Type out the lines below exactly, from the first through the line holding "Emergency Provisions Thumb Nail", and include no pictures.

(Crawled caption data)
Start of Block
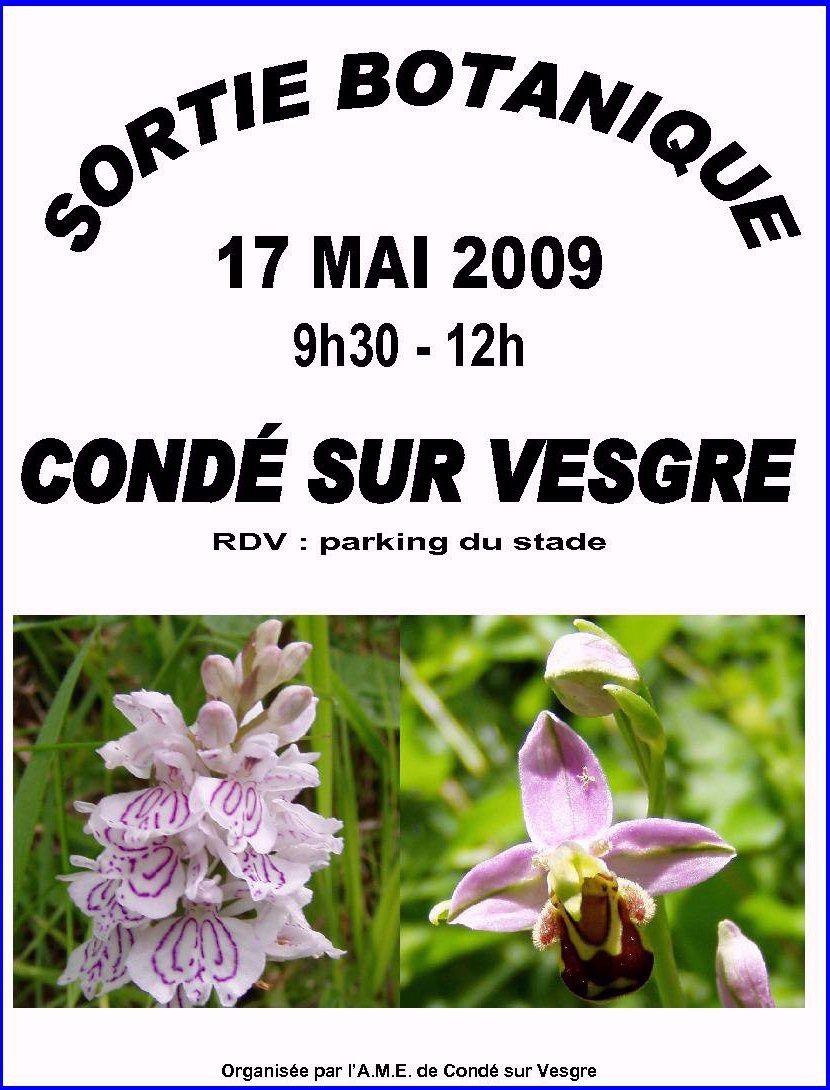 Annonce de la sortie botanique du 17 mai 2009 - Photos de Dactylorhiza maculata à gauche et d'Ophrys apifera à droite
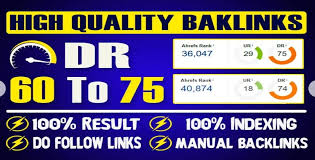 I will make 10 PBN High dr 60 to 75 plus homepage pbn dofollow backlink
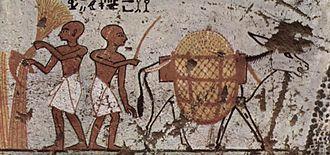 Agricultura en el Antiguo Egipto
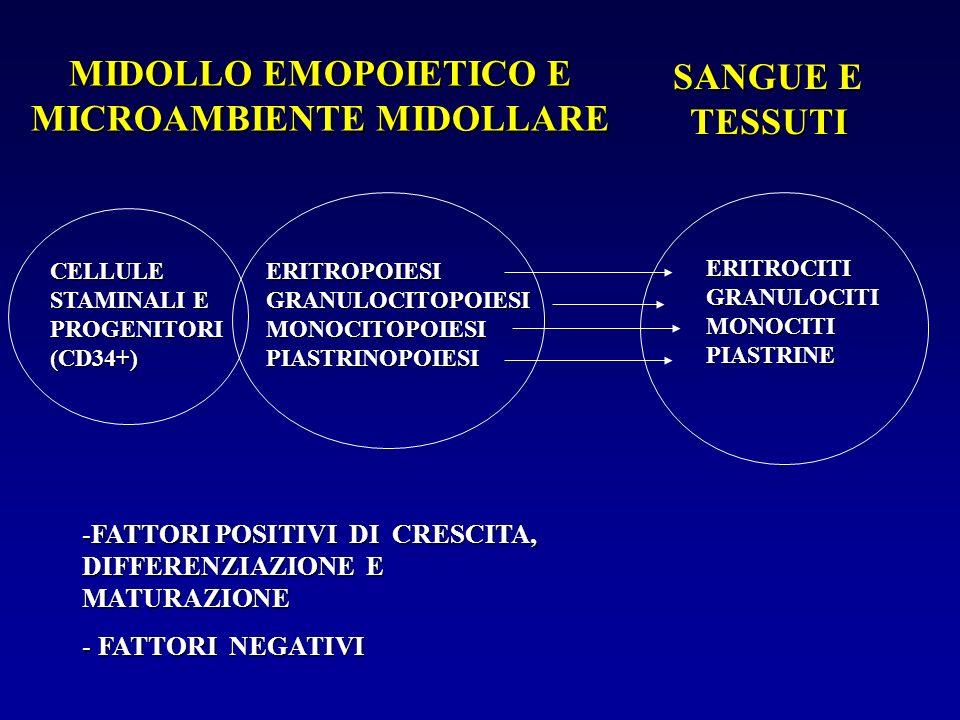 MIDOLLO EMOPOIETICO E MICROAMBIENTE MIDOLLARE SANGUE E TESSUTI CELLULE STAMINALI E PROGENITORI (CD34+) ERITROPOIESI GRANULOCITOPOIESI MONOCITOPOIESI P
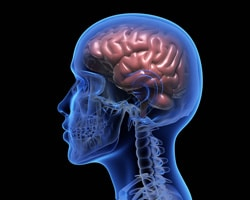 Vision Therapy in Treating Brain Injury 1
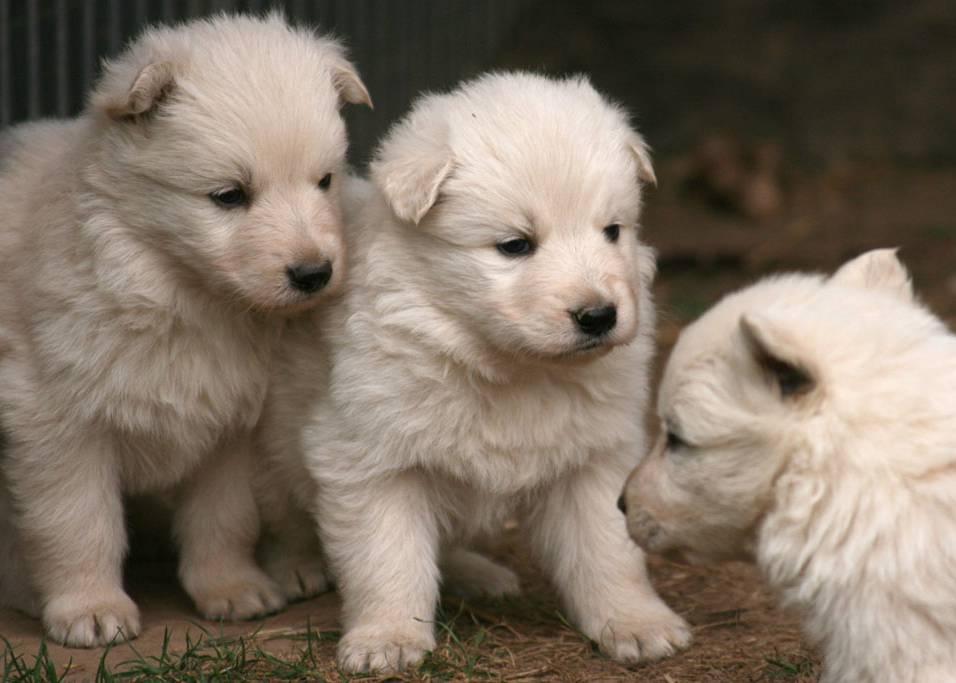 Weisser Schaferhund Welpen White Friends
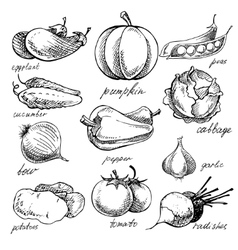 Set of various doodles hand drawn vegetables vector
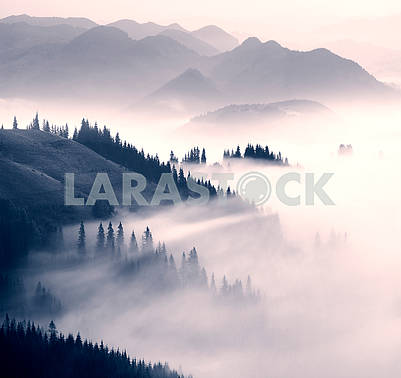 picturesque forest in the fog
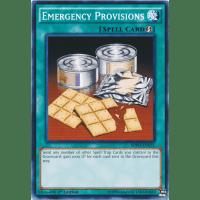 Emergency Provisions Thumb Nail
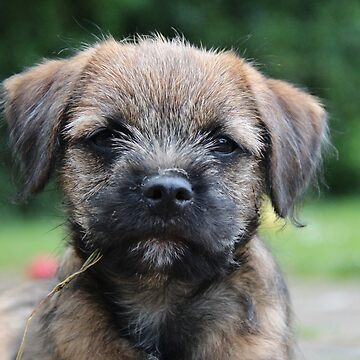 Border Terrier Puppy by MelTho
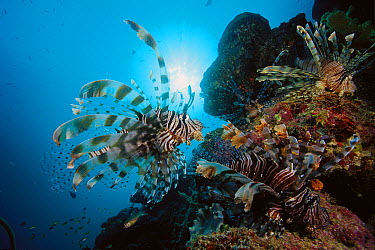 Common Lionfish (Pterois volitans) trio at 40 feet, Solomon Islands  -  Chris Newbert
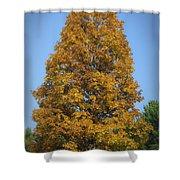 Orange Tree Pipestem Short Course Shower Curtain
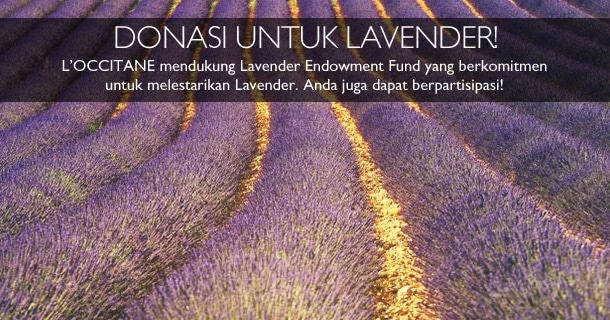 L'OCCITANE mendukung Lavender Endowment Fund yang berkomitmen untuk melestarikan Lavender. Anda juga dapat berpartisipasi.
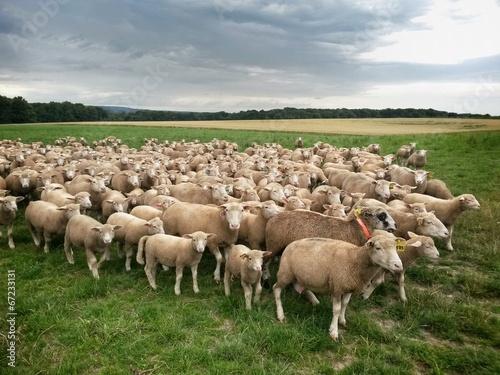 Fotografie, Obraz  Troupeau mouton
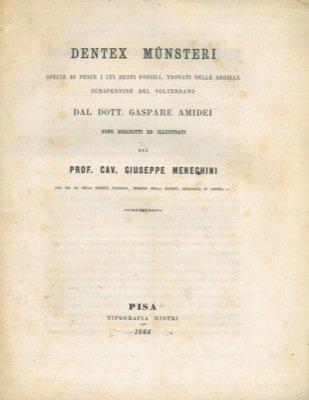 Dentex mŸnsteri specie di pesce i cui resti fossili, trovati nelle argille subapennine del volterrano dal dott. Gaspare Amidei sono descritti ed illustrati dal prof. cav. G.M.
End of Block
> _EXERCISE OUTPUT_
 Annonce de la sortie botanique du 17 mai 2009 - Photos de Dactylorhiza maculata à gauche et d'Ophrys apifera à droite
 I will make 10 PBN High dr 60 to 75 plus homepage pbn dofollow backlink
 Agricultura en el Antiguo Egipto
 MIDOLLO EMOPOIETICO E MICROAMBIENTE MIDOLLARE SANGUE E TESSUTI CELLULE STAMINALI E PROGENITORI (CD34+) ERITROPOIESI GRANULOCITOPOIESI MONOCITOPOIESI P
 Vision Therapy in Treating Brain Injury 1
 Weisser Schaferhund Welpen White Friends
 Set of various doodles hand drawn vegetables vector
 picturesque forest in the fog
 Emergency Provisions Thumb Nail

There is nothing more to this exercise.